→ Records from a dataset
----------------------------------------

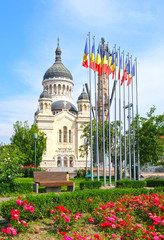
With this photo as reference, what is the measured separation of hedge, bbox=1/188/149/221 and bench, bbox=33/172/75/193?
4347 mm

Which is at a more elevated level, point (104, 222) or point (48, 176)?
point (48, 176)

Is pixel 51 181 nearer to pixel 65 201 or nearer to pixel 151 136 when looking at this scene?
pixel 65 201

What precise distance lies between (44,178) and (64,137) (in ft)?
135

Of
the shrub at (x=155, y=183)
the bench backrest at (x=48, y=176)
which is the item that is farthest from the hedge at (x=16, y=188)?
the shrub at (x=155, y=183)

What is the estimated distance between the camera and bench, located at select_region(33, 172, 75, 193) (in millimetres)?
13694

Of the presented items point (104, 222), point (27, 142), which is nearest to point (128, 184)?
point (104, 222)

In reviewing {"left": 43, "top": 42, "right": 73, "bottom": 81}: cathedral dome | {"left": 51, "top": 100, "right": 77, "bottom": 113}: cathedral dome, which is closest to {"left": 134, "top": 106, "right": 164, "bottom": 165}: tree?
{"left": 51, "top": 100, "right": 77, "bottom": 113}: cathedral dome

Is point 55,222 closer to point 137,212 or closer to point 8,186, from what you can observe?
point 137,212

----------------------------------------

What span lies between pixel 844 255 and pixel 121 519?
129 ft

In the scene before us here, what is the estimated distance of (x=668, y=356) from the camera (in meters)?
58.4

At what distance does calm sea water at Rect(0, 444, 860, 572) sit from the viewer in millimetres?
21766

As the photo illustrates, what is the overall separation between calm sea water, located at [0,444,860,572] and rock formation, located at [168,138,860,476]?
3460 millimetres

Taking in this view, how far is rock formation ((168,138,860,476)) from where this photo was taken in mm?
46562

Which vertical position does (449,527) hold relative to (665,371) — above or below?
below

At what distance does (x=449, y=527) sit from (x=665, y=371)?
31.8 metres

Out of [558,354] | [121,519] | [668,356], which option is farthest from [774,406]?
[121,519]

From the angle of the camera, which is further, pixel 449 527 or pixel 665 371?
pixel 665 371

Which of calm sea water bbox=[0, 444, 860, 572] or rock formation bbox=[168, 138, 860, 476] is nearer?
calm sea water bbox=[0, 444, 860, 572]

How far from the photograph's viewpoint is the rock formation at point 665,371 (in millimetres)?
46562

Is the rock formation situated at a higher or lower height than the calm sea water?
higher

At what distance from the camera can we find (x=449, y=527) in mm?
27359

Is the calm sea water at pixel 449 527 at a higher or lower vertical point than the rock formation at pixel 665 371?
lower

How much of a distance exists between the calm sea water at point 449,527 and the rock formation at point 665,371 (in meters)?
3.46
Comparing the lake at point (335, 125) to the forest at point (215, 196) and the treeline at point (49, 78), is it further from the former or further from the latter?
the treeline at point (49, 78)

----------------------------------------

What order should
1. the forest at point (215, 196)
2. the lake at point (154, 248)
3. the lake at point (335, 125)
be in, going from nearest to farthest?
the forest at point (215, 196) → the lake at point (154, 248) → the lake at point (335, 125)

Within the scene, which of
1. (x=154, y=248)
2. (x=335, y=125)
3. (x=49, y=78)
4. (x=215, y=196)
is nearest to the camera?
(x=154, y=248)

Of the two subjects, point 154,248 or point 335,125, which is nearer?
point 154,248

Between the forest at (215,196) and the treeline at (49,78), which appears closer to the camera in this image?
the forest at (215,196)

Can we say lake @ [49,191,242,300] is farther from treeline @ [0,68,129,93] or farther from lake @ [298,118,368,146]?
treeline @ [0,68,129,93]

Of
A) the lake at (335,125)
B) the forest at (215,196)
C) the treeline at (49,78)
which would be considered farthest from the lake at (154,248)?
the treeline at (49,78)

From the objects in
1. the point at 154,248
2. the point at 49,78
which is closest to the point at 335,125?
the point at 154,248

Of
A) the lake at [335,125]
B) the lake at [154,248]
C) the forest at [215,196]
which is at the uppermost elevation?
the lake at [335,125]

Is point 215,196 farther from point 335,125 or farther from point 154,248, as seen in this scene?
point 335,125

----------------------------------------

→ To do
Please report how many lines in the rows above contain the word "cathedral". Give only the number.

→ Completed task
2